====== TEXTABSCHNITT ======
Schwäbische Zeitung (Riedlingen)
Das sind die Bedingungen für Corona-modellprojekte
Wissenschaftler aus Ulm schlagen für Öffnungen wie in Tübingen elf Voraussetzungen vor
(mase) - Drei deutsche medizinische Gesellschaften haben Rahmenbedingungen vorgeschlagen, die für Modellprojekte zur Öffnung von Bereichen des öffentlichen Lebens während der Corona-pandemie eingehalten werden sollten. Ihre Elfpunkte-liste verbinden die Wissenschaftler mit einer Warnung.
Der Vorschlag kommt von der Deutschen Gesellschaft für Epidemiologie mit Sitz in Ulm, von der Deutschen Gesellschaft für Medizinische Informatik, Biometrie und Epidemiologie und vom bundesweiten Forschungsnetz Angewandte Surveillance und Testung. Die Wissenschaftler mahnen: Eine Lockerung sei angesichts der aktuellen dritten Welle riskant, selbst wenn sie in wissenschaftlich begleiteten Modellprojekten unter besonderen Vorsichtsmaßnahmen stattfinde.
Das Tübinger Modell war zunächst zu einem Hoffnungsträger geworden. Viele Städte und Kreise in Bayern wollten zu Modellregionen werden, nachdem Ministerpräsident Markus Söder (CSU) angekündigt hatte, dieses System im Freistaat testen zu wollen. Auch der Landkreis Neu-ulm hatte sich beworben. Am Mittwoch ruderte Söder zurück: Die Modellprojekte werden um 14 Tage verschoben.
====== BEREITGESTELLTE DATEN ======
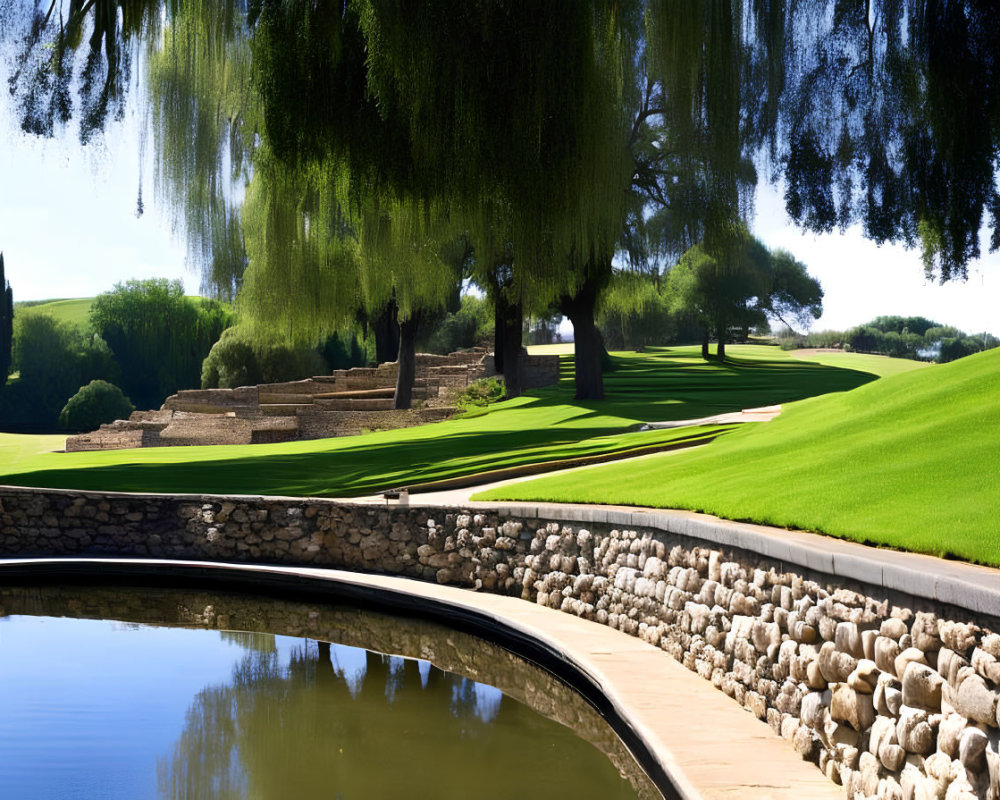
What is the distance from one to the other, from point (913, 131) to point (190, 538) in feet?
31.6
======
====== BEREITGESTELLTE DATEN ======
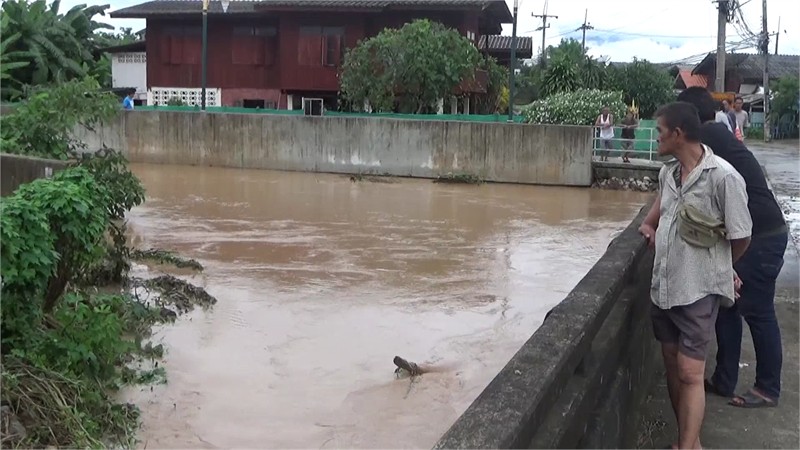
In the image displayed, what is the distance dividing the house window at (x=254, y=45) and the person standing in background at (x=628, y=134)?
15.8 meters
======
§ **ARBEITSAUFTRAG 1**:
Um wie viele Tage werden die Modellprojekte in Bayern laut dem Zeitungsartikel über die Corona-Modellprojekte verschoben?
§ **ARBEITSAUFTRAG 2**:
Schreibe den Zeitungsartikel über die Corona-Modellprojekte im Anschluss an seinen letzten Satz weiter.

§ **ANTWORT 1**:
Um 14 Tage.

§ **ANTWORT 2**:
Zurück zu den Modellprojekten: Aus Sicht der Wissenschaftler sollten sie elf Bedingungen unterliegen, damit sie nicht zu einer unkontrollierbaren Infektionsdynamik regional und überregional führen und damit sie evidenzbasierte Schlussfolgerungen zulassen. Bei den Schlussfolgerungen auf Basis wissenschaftlicher
Erkenntnisse soll es um zwei Fragen gehen: Wie stark bestimmte Lockerungen die Infektionsdynamik beeinflussen sowie welche Schutzmaßnahmen und Teststrategien direkte Auswirkungen auf die Infektionszahlen in verschiedenen Bereichen haben. Um herauszufinden, wie stark Lockerungen die Infektionsdynamik beeinflussen, sollen diese Anforderungen erfüllt werden:
Modellprojekte soll es nur bei regionalen Sieben-tage-inzidenzen unter 50, einer Reproduktionszahl von unter 1,0 und ausreichend freien Intensivbetten geben.
Vor dem Beginn von Modellprojekten muss demnach gewährleistet sein, dass Schulen und Kindertagesstätten prioritär unter Sicherheitsmaßnahmen stabil geöffnet sind.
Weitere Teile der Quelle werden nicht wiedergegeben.